**Passage for review**

_ _ _ _ _ _ _

Silly little programs

Yup, binary to decimal was easy.  Play with the algorithm, do a little pseudocode, poke at the code a little to figure out the Python syntax (reference manual!), debug a little and poof, it works.

  1. binary = input(“Enter a binary number.”)
  2. lenBinary = len(binary)
  3. dec = 0
  4. for i in range(lenBinary):                               #Go through the length of the binary number.
  5.     if binary[lenBinary-(i+1)] == “1”:           #Go from right to left checking if the value is a “1”.
  6.         dec = dec + 2**i                                         #If a “1” convert to base 10 and add it up.
  7. print(“The decimal equivalent of “, binary,” base 2 is “, dec, ” base 10.”)

Undoubtedly the Python whizzes out there can snipe the heck out of it with syntax short cuts but this is what the kids will build initially.  I do very few short cuts because they are often language specific. Of course now that I look at my code I think I can redo that range parameter to do some of what that if statement is doing…

There are some things in Python that really throw me off.  I guess the biggest is the range object in the for statement.  I keep forgetting the range is one less than the value.  Of course I take a few minutes to remember that little detail.  Like I said too many languages.

_ _ _ _ _ _ _

**Prompt 1**
Answer these questions about the blog post on the binary-to-decimal program:
(a) In the code's comments, in which direction does the program check the digits of the binary number?
(b) Why does the writer use very few shortcuts?
(c) What does the writer call the biggest thing in Python that throws them off?
**Prompt 2**
Echo the blog post on the binary-to-decimal program word for word, everything from "Silly little programs" down to "and add it up.".
**Prompt 3**
Give what follows in the blog post on the binary-to-decimal program, starting after its last sentence.

(Recorded data)
_ _ _ _ _ _ _

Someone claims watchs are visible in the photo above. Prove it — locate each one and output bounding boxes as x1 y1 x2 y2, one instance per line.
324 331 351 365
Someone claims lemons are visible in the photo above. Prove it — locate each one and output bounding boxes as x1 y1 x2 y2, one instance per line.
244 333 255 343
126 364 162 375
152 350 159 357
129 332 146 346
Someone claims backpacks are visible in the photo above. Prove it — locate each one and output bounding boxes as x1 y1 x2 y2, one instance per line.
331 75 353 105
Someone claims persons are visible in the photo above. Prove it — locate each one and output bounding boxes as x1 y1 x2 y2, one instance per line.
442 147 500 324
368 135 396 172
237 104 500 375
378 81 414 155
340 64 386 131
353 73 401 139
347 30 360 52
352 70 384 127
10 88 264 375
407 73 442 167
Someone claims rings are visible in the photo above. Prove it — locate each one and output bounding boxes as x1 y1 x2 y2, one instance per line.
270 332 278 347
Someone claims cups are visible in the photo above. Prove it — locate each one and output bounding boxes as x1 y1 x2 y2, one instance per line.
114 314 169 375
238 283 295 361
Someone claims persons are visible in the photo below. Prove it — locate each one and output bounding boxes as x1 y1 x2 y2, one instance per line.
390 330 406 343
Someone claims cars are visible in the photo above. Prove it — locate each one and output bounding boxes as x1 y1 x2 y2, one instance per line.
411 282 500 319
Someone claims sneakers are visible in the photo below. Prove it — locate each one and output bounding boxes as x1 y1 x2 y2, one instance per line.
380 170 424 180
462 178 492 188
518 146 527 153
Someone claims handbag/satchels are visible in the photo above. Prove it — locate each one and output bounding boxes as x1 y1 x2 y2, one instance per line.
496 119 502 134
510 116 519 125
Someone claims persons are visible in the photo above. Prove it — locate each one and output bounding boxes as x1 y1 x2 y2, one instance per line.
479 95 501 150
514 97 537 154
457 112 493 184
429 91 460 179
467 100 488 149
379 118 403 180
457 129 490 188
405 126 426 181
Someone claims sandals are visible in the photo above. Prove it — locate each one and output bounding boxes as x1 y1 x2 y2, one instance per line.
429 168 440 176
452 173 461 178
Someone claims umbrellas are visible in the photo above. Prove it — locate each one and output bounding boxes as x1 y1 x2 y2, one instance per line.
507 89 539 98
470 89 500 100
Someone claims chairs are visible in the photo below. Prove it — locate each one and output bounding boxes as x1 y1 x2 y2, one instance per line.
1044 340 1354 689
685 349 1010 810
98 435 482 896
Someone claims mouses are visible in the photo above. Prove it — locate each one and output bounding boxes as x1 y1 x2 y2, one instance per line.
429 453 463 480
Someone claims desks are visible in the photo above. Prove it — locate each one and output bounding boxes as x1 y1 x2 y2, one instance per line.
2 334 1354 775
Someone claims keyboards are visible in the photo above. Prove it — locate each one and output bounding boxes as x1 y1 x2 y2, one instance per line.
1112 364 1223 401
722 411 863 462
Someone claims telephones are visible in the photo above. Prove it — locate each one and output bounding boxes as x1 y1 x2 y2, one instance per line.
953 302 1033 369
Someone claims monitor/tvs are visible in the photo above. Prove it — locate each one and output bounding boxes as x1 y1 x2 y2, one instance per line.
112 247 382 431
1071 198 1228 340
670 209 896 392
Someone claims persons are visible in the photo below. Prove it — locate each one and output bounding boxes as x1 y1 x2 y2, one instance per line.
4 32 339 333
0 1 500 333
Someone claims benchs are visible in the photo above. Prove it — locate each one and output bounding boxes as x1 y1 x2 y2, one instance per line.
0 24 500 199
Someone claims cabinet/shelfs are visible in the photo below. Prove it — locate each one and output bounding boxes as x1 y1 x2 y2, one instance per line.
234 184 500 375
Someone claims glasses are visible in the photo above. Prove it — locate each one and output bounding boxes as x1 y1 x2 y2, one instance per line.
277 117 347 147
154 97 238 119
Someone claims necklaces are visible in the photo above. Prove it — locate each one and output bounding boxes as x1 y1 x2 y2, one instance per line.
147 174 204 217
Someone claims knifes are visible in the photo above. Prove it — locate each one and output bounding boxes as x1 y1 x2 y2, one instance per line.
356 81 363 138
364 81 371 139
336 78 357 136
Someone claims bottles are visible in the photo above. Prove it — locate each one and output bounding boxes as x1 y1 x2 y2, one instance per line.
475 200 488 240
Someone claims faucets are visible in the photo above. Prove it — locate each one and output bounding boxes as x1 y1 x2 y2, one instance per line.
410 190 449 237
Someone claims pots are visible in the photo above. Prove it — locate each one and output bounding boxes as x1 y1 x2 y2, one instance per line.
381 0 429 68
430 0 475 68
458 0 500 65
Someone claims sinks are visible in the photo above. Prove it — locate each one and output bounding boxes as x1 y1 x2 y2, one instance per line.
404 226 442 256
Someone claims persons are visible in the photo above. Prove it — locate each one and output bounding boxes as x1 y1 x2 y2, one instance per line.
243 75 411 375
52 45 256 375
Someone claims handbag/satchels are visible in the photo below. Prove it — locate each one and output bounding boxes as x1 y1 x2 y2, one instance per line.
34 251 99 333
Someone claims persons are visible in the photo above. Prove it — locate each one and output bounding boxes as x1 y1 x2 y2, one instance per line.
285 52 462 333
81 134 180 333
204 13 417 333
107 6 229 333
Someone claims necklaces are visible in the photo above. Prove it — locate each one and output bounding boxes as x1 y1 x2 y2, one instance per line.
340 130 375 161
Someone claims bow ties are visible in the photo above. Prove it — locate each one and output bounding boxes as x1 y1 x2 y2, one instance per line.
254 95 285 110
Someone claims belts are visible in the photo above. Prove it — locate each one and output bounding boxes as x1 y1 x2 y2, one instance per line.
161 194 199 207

_ _ _ _ _ _ _

**Reply 1**
(a) From right to left.
(b) Because shortcuts are often language specific.
(c) The range object in the for statement.

**Reply 2**
Silly little programs

Yup, binary to decimal was easy.  Play with the algorithm, do a little pseudocode, poke at the code a little to figure out the Python syntax (reference manual!), debug a little and poof, it works.

  1. binary = input(“Enter a binary number.”)
  2. lenBinary = len(binary)
  3. dec = 0
  4. for i in range(lenBinary):                               #Go through the length of the binary number.
  5.     if binary[lenBinary-(i+1)] == “1”:           #Go from right to left checking if the value is a “1”.
  6.         dec = dec + 2**i                                         #If a “1” convert to base 10 and add it up.

**Reply 3**
A comment to my last post by Bri Morrison suggested looking at Roman numeral conversions.  I hate it when people make project suggestions like that.  Especially good suggestions like that.  Now I am going to sit and stare at the ceiling and have to figure out how to do it.  As though I did not have enough things to stare at the ceiling about.  So now, Roman numerals have no place value and a smaller value to the left of a bigger value means subtract…hmmm.  What a strange way to have fun.  Thank God I like to mountain bike and snowboard because otherwise I would live in front of this stupid computer.

5 Responses to “Silly little programs”

  1. gasstationwithoutpumps Says:

    That’s not binary to decimal. That’s binary as a string to binary internal representation. You’re using someone else’s binary to decimal converter (hidden in the print statement).

  2. gflint Says:

    Hmmm. I do not see it. I do treat the binary number as a string so I can work on one place value at a time. If the value is a one compute the power of 2 for that place. Add them up as you go. This is the algorithm I would use to do it by hand, which was my objective. The print statement does no converting, it just prints out my two variables. I would definitely agree this is not an efficient way to do it or that it is the way it would be converted by mathematical software. I am trying to reinforce converting from a manual algorithm to a computer program and the power of 2 place values.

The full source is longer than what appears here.